Young designers entering into the work environment often take an
informal approach to communication and cross the boundaries of professionalism.
A formal, respectful, and courteous manner should always be
followed. Casual communication is only appropriate after a professional
relationship has been established.
Guidelines
With cell and home phones doing double duty as business/personal telephones,
it’s especially important to regulate the atmosphere of your business calls. Lee
Silber, author of Self-Promotion for the Creative Person, has this advice, “Answer
the phone like a business person. (No screaming kids, loud music, or eating.) Be
professional but remain personable. Have a signature salutation when you
answer the phone. Your voice/answering machine is a marketing tool. Treat it as
such. (Upbeat and updated is good.)”
When your phone call involves multiple details, decision-making, negotiating,
or other complicated issues, you should prepare for the call as you
would for a business meeting. Plan in advance what you want to cover and
what you hope to achieve. Don’t try to keep this in your head. Instead, write
up a simple agenda or checklist that will keep you on track. Otherwise you
might end up focusing on the other person’s agenda and forgetting important
items of your own.
The Agenda. An agenda is simply the written outline or list of the topics you
want to cover during your telephone conversation. Before the call is made,
write down the date, time, purpose, name of the person you are speaking with
(if you don’t know this in advance, get the correct spelling, title, and telephone
extension), and the items you want to cover. If negotiation is going to be part of
your conversation, write down your desired outcomes. One effective executive
we know prepares by grading potential outcomes into: 1) the ideal outcome, 2)
an acceptable outcome, and 3) an unacceptable outcome or, in other words, a
deal breaker.
If you are good at thinking fast and coming up with quick and grounded
responses, an agenda or list is probably all you need to stay focused and conclude
your phone conversation satisfactorily.
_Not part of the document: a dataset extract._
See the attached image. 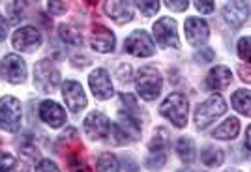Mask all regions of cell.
Returning a JSON list of instances; mask_svg holds the SVG:
<instances>
[{"label": "cell", "instance_id": "obj_1", "mask_svg": "<svg viewBox=\"0 0 251 172\" xmlns=\"http://www.w3.org/2000/svg\"><path fill=\"white\" fill-rule=\"evenodd\" d=\"M135 86L139 96L143 97L145 101H154L163 88V79L159 75L156 67L152 65H143L135 77Z\"/></svg>", "mask_w": 251, "mask_h": 172}, {"label": "cell", "instance_id": "obj_2", "mask_svg": "<svg viewBox=\"0 0 251 172\" xmlns=\"http://www.w3.org/2000/svg\"><path fill=\"white\" fill-rule=\"evenodd\" d=\"M21 101L13 96H4L0 99V129L8 133H17L21 129Z\"/></svg>", "mask_w": 251, "mask_h": 172}, {"label": "cell", "instance_id": "obj_3", "mask_svg": "<svg viewBox=\"0 0 251 172\" xmlns=\"http://www.w3.org/2000/svg\"><path fill=\"white\" fill-rule=\"evenodd\" d=\"M159 112L169 120L173 122L176 128H184L188 124V99L182 94H169L165 97V101L161 103L159 107Z\"/></svg>", "mask_w": 251, "mask_h": 172}, {"label": "cell", "instance_id": "obj_4", "mask_svg": "<svg viewBox=\"0 0 251 172\" xmlns=\"http://www.w3.org/2000/svg\"><path fill=\"white\" fill-rule=\"evenodd\" d=\"M34 85L43 94H51L60 85V73L49 60H40L34 65Z\"/></svg>", "mask_w": 251, "mask_h": 172}, {"label": "cell", "instance_id": "obj_5", "mask_svg": "<svg viewBox=\"0 0 251 172\" xmlns=\"http://www.w3.org/2000/svg\"><path fill=\"white\" fill-rule=\"evenodd\" d=\"M225 110H227V105H225L223 97L212 96V97H208L206 101H202L199 107L195 108V116H193V118H195L197 128L204 129V128H208L214 120L220 118Z\"/></svg>", "mask_w": 251, "mask_h": 172}, {"label": "cell", "instance_id": "obj_6", "mask_svg": "<svg viewBox=\"0 0 251 172\" xmlns=\"http://www.w3.org/2000/svg\"><path fill=\"white\" fill-rule=\"evenodd\" d=\"M124 49L126 53L133 54L137 58H148L156 53L154 42L145 30H135V32L129 34L124 42Z\"/></svg>", "mask_w": 251, "mask_h": 172}, {"label": "cell", "instance_id": "obj_7", "mask_svg": "<svg viewBox=\"0 0 251 172\" xmlns=\"http://www.w3.org/2000/svg\"><path fill=\"white\" fill-rule=\"evenodd\" d=\"M0 75L4 81H8L11 85H19L26 79V64L19 54H8L4 56L2 64H0Z\"/></svg>", "mask_w": 251, "mask_h": 172}, {"label": "cell", "instance_id": "obj_8", "mask_svg": "<svg viewBox=\"0 0 251 172\" xmlns=\"http://www.w3.org/2000/svg\"><path fill=\"white\" fill-rule=\"evenodd\" d=\"M154 36H156V42L165 49H178L180 47L176 22L169 17H161L159 21L154 22Z\"/></svg>", "mask_w": 251, "mask_h": 172}, {"label": "cell", "instance_id": "obj_9", "mask_svg": "<svg viewBox=\"0 0 251 172\" xmlns=\"http://www.w3.org/2000/svg\"><path fill=\"white\" fill-rule=\"evenodd\" d=\"M11 43L17 51L23 53H32V51H38L40 45H42V34L36 26H23L17 32L13 34Z\"/></svg>", "mask_w": 251, "mask_h": 172}, {"label": "cell", "instance_id": "obj_10", "mask_svg": "<svg viewBox=\"0 0 251 172\" xmlns=\"http://www.w3.org/2000/svg\"><path fill=\"white\" fill-rule=\"evenodd\" d=\"M84 133L90 140H103L109 137V131H111V122L109 118L101 114V112H90L86 118H84Z\"/></svg>", "mask_w": 251, "mask_h": 172}, {"label": "cell", "instance_id": "obj_11", "mask_svg": "<svg viewBox=\"0 0 251 172\" xmlns=\"http://www.w3.org/2000/svg\"><path fill=\"white\" fill-rule=\"evenodd\" d=\"M88 85H90V90H92V94H94L96 99H109V97H113L115 94V90H113V83H111V77L109 73L105 71V69H94L90 77H88Z\"/></svg>", "mask_w": 251, "mask_h": 172}, {"label": "cell", "instance_id": "obj_12", "mask_svg": "<svg viewBox=\"0 0 251 172\" xmlns=\"http://www.w3.org/2000/svg\"><path fill=\"white\" fill-rule=\"evenodd\" d=\"M62 97L68 108L72 112H79L86 107V96H84L83 86L75 81H66L62 85Z\"/></svg>", "mask_w": 251, "mask_h": 172}, {"label": "cell", "instance_id": "obj_13", "mask_svg": "<svg viewBox=\"0 0 251 172\" xmlns=\"http://www.w3.org/2000/svg\"><path fill=\"white\" fill-rule=\"evenodd\" d=\"M223 17H225V21L229 22L230 26H234V28L242 26L244 22L248 21V17H250L248 2L246 0H232V2H229L223 8Z\"/></svg>", "mask_w": 251, "mask_h": 172}, {"label": "cell", "instance_id": "obj_14", "mask_svg": "<svg viewBox=\"0 0 251 172\" xmlns=\"http://www.w3.org/2000/svg\"><path fill=\"white\" fill-rule=\"evenodd\" d=\"M40 118L49 128H60V126L66 124V110L58 103L47 99V101H43L42 105H40Z\"/></svg>", "mask_w": 251, "mask_h": 172}, {"label": "cell", "instance_id": "obj_15", "mask_svg": "<svg viewBox=\"0 0 251 172\" xmlns=\"http://www.w3.org/2000/svg\"><path fill=\"white\" fill-rule=\"evenodd\" d=\"M105 13L122 24L133 19V6L129 0H105Z\"/></svg>", "mask_w": 251, "mask_h": 172}, {"label": "cell", "instance_id": "obj_16", "mask_svg": "<svg viewBox=\"0 0 251 172\" xmlns=\"http://www.w3.org/2000/svg\"><path fill=\"white\" fill-rule=\"evenodd\" d=\"M90 45H92V49L98 51V53H113L116 45L115 34L111 32L109 28L98 24V26H94V30H92Z\"/></svg>", "mask_w": 251, "mask_h": 172}, {"label": "cell", "instance_id": "obj_17", "mask_svg": "<svg viewBox=\"0 0 251 172\" xmlns=\"http://www.w3.org/2000/svg\"><path fill=\"white\" fill-rule=\"evenodd\" d=\"M208 24L197 19V17H189L186 21V38L191 45H202V43L208 40Z\"/></svg>", "mask_w": 251, "mask_h": 172}, {"label": "cell", "instance_id": "obj_18", "mask_svg": "<svg viewBox=\"0 0 251 172\" xmlns=\"http://www.w3.org/2000/svg\"><path fill=\"white\" fill-rule=\"evenodd\" d=\"M230 81H232V73H230L229 67L216 65L208 73V77H206V86H208L210 90L218 92V90H225L230 85Z\"/></svg>", "mask_w": 251, "mask_h": 172}, {"label": "cell", "instance_id": "obj_19", "mask_svg": "<svg viewBox=\"0 0 251 172\" xmlns=\"http://www.w3.org/2000/svg\"><path fill=\"white\" fill-rule=\"evenodd\" d=\"M58 148H60V153L62 155H68L70 159L74 157L75 153H79V148H81V142H79V137H77V129L68 128L62 135L58 137Z\"/></svg>", "mask_w": 251, "mask_h": 172}, {"label": "cell", "instance_id": "obj_20", "mask_svg": "<svg viewBox=\"0 0 251 172\" xmlns=\"http://www.w3.org/2000/svg\"><path fill=\"white\" fill-rule=\"evenodd\" d=\"M238 133H240V122H238V118L230 116V118H227L223 124H220V128L214 129L212 137L220 140H230V139H234Z\"/></svg>", "mask_w": 251, "mask_h": 172}, {"label": "cell", "instance_id": "obj_21", "mask_svg": "<svg viewBox=\"0 0 251 172\" xmlns=\"http://www.w3.org/2000/svg\"><path fill=\"white\" fill-rule=\"evenodd\" d=\"M58 36H60V40L64 43H68V45H72V47H79L81 43H83V36H81V30L75 26V24H60L58 26Z\"/></svg>", "mask_w": 251, "mask_h": 172}, {"label": "cell", "instance_id": "obj_22", "mask_svg": "<svg viewBox=\"0 0 251 172\" xmlns=\"http://www.w3.org/2000/svg\"><path fill=\"white\" fill-rule=\"evenodd\" d=\"M232 107L244 116H251V92L250 90H236L230 97Z\"/></svg>", "mask_w": 251, "mask_h": 172}, {"label": "cell", "instance_id": "obj_23", "mask_svg": "<svg viewBox=\"0 0 251 172\" xmlns=\"http://www.w3.org/2000/svg\"><path fill=\"white\" fill-rule=\"evenodd\" d=\"M176 151L182 161L191 163L195 159V146H193V140L189 139V137H182V139L178 140Z\"/></svg>", "mask_w": 251, "mask_h": 172}, {"label": "cell", "instance_id": "obj_24", "mask_svg": "<svg viewBox=\"0 0 251 172\" xmlns=\"http://www.w3.org/2000/svg\"><path fill=\"white\" fill-rule=\"evenodd\" d=\"M201 161L204 163L206 167H220L223 163V151L214 148V146H208L201 151Z\"/></svg>", "mask_w": 251, "mask_h": 172}, {"label": "cell", "instance_id": "obj_25", "mask_svg": "<svg viewBox=\"0 0 251 172\" xmlns=\"http://www.w3.org/2000/svg\"><path fill=\"white\" fill-rule=\"evenodd\" d=\"M169 144V133L167 129H157L154 139L150 142V150L152 151H165Z\"/></svg>", "mask_w": 251, "mask_h": 172}, {"label": "cell", "instance_id": "obj_26", "mask_svg": "<svg viewBox=\"0 0 251 172\" xmlns=\"http://www.w3.org/2000/svg\"><path fill=\"white\" fill-rule=\"evenodd\" d=\"M96 169L98 171H118V159L113 153H101L96 161Z\"/></svg>", "mask_w": 251, "mask_h": 172}, {"label": "cell", "instance_id": "obj_27", "mask_svg": "<svg viewBox=\"0 0 251 172\" xmlns=\"http://www.w3.org/2000/svg\"><path fill=\"white\" fill-rule=\"evenodd\" d=\"M137 8L141 10L143 15H147V17H152V15H156L157 10H159V0H135Z\"/></svg>", "mask_w": 251, "mask_h": 172}, {"label": "cell", "instance_id": "obj_28", "mask_svg": "<svg viewBox=\"0 0 251 172\" xmlns=\"http://www.w3.org/2000/svg\"><path fill=\"white\" fill-rule=\"evenodd\" d=\"M26 10H28V4L26 0H15L13 4L10 6V15H11V21L17 22L19 19H23L26 15Z\"/></svg>", "mask_w": 251, "mask_h": 172}, {"label": "cell", "instance_id": "obj_29", "mask_svg": "<svg viewBox=\"0 0 251 172\" xmlns=\"http://www.w3.org/2000/svg\"><path fill=\"white\" fill-rule=\"evenodd\" d=\"M238 56L244 62L251 64V36H246L238 42Z\"/></svg>", "mask_w": 251, "mask_h": 172}, {"label": "cell", "instance_id": "obj_30", "mask_svg": "<svg viewBox=\"0 0 251 172\" xmlns=\"http://www.w3.org/2000/svg\"><path fill=\"white\" fill-rule=\"evenodd\" d=\"M165 161H167L165 151H152L150 157L147 159V167L148 169H159V167L165 165Z\"/></svg>", "mask_w": 251, "mask_h": 172}, {"label": "cell", "instance_id": "obj_31", "mask_svg": "<svg viewBox=\"0 0 251 172\" xmlns=\"http://www.w3.org/2000/svg\"><path fill=\"white\" fill-rule=\"evenodd\" d=\"M120 101L126 105V110L129 112V114H133V116H137L139 118V105H137V99L131 94H120Z\"/></svg>", "mask_w": 251, "mask_h": 172}, {"label": "cell", "instance_id": "obj_32", "mask_svg": "<svg viewBox=\"0 0 251 172\" xmlns=\"http://www.w3.org/2000/svg\"><path fill=\"white\" fill-rule=\"evenodd\" d=\"M21 155L30 163L40 159V151H38V148L34 144H25V146H21Z\"/></svg>", "mask_w": 251, "mask_h": 172}, {"label": "cell", "instance_id": "obj_33", "mask_svg": "<svg viewBox=\"0 0 251 172\" xmlns=\"http://www.w3.org/2000/svg\"><path fill=\"white\" fill-rule=\"evenodd\" d=\"M15 157L11 153L0 151V171H13L15 169Z\"/></svg>", "mask_w": 251, "mask_h": 172}, {"label": "cell", "instance_id": "obj_34", "mask_svg": "<svg viewBox=\"0 0 251 172\" xmlns=\"http://www.w3.org/2000/svg\"><path fill=\"white\" fill-rule=\"evenodd\" d=\"M214 58H216V53L212 49H201L199 53L195 54V62H199V64H210Z\"/></svg>", "mask_w": 251, "mask_h": 172}, {"label": "cell", "instance_id": "obj_35", "mask_svg": "<svg viewBox=\"0 0 251 172\" xmlns=\"http://www.w3.org/2000/svg\"><path fill=\"white\" fill-rule=\"evenodd\" d=\"M47 8H49V11L54 13V15H62L64 11L68 10V6H66L64 0H47Z\"/></svg>", "mask_w": 251, "mask_h": 172}, {"label": "cell", "instance_id": "obj_36", "mask_svg": "<svg viewBox=\"0 0 251 172\" xmlns=\"http://www.w3.org/2000/svg\"><path fill=\"white\" fill-rule=\"evenodd\" d=\"M169 10L173 11H186L189 6V0H165Z\"/></svg>", "mask_w": 251, "mask_h": 172}, {"label": "cell", "instance_id": "obj_37", "mask_svg": "<svg viewBox=\"0 0 251 172\" xmlns=\"http://www.w3.org/2000/svg\"><path fill=\"white\" fill-rule=\"evenodd\" d=\"M116 79H118L120 83H129V79H131V69H129V65H126V64H120V65H118V71H116Z\"/></svg>", "mask_w": 251, "mask_h": 172}, {"label": "cell", "instance_id": "obj_38", "mask_svg": "<svg viewBox=\"0 0 251 172\" xmlns=\"http://www.w3.org/2000/svg\"><path fill=\"white\" fill-rule=\"evenodd\" d=\"M195 2V8L201 13H212L214 11V0H193Z\"/></svg>", "mask_w": 251, "mask_h": 172}, {"label": "cell", "instance_id": "obj_39", "mask_svg": "<svg viewBox=\"0 0 251 172\" xmlns=\"http://www.w3.org/2000/svg\"><path fill=\"white\" fill-rule=\"evenodd\" d=\"M36 171H58V167H56V163L54 161H49V159H43V161L38 163V167H36Z\"/></svg>", "mask_w": 251, "mask_h": 172}, {"label": "cell", "instance_id": "obj_40", "mask_svg": "<svg viewBox=\"0 0 251 172\" xmlns=\"http://www.w3.org/2000/svg\"><path fill=\"white\" fill-rule=\"evenodd\" d=\"M6 36H8V22H6V19L0 13V42H4Z\"/></svg>", "mask_w": 251, "mask_h": 172}, {"label": "cell", "instance_id": "obj_41", "mask_svg": "<svg viewBox=\"0 0 251 172\" xmlns=\"http://www.w3.org/2000/svg\"><path fill=\"white\" fill-rule=\"evenodd\" d=\"M238 73H240L242 81H246V83H251V67L248 65V67H244L242 65L240 69H238Z\"/></svg>", "mask_w": 251, "mask_h": 172}, {"label": "cell", "instance_id": "obj_42", "mask_svg": "<svg viewBox=\"0 0 251 172\" xmlns=\"http://www.w3.org/2000/svg\"><path fill=\"white\" fill-rule=\"evenodd\" d=\"M246 146L251 150V126L248 128V131H246Z\"/></svg>", "mask_w": 251, "mask_h": 172}, {"label": "cell", "instance_id": "obj_43", "mask_svg": "<svg viewBox=\"0 0 251 172\" xmlns=\"http://www.w3.org/2000/svg\"><path fill=\"white\" fill-rule=\"evenodd\" d=\"M86 2H88V4H96V2H98V0H86Z\"/></svg>", "mask_w": 251, "mask_h": 172}]
</instances>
If you are not at your best in confronta-
tions (even on the phone), you can still increase your effectiveness by anticipating
a few different ways the conversation could go and figure out how to respond
most productively. Write your responses down like mini-scripts until you get the
hang of it.
Meeting Notes. Take notes while you’re on the phone. Write down, for
example, adjustments on costs or timeframes, the names and numbers of new
people coming into the project, or referrals and resources.
As soon as you hang up, look over your notes and add to or clarify what
you’ve written. Even if you have a great memory, you don’t need to tie it up with
details of the projects you’re working on. Paper trails are a part of good business
practice. Save all of your phone notes in your project files.